The researchers focused on a small organic compound known as naphthalene diimide (NDI), an amphiphilic molecule capable of self-organising in water through supramolecular self-assembly. This process allows molecules to form well-defined nanostructures through noncovalent interactions—an essential feature for advanced material design.
The study found that at room temperature, the molecules assemble into circular nanostructures called nanodisks. These nanodisks exhibit unique optical properties, including chiroptical activity, enabling them to interact distinctively with polarized light.
However, when heated, the nanodisks undergo a structural transformation into two-dimensional nanosheets, losing their chiroptical properties in the process. This demonstrates that temperature alone can act as a switch to alter both the structure and optical behaviour of the material.
The researchers also observed a significant change in electrical performance. The nanodisks showed higher electrical conductivity, which dropped nearly sevenfold when they transformed into nanosheets.

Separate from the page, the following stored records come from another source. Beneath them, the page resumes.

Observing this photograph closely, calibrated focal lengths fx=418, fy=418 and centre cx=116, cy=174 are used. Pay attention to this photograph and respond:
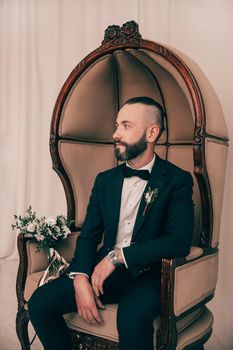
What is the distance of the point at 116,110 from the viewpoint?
3.12m

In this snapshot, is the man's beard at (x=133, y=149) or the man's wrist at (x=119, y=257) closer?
the man's wrist at (x=119, y=257)

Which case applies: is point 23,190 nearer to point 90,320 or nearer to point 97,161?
point 97,161

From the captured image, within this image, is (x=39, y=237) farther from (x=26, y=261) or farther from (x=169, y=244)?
(x=169, y=244)

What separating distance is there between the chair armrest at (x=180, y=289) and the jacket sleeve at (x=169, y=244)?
0.08 m

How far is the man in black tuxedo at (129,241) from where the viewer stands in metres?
2.04

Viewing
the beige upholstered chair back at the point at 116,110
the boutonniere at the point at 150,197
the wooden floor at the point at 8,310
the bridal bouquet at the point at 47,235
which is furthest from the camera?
the wooden floor at the point at 8,310

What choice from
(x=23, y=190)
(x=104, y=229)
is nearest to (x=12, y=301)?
(x=23, y=190)

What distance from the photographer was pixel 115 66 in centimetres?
299

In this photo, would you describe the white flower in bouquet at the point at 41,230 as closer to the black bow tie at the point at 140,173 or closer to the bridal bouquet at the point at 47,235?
the bridal bouquet at the point at 47,235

This indicates that the material’s electronic properties can be precisely tuned by controlling its assembly pathway—a rare capability in small organic molecules.
Experts say this ability to dynamically modify material properties using temperature could pave the way for innovations in electronics, photonics, sensors, and bioelectronic interfaces.
The findings, published in the journal ACS Applied Nano Materials by the American Chemical Society, highlight the growing potential of supramolecular chemistry in designing responsive and multifunctional materials.
The research was led by Dr. Goutam Ghosh of CeNS, along with his PhD student Sourav Moyra and collaborator Tarak Nath Das from JNCASR. Scientists believe the study provides a simple yet effective strategy for engineering highly tunable nanomaterials, bringing India a step closer to developing future-ready electronic and smart systems.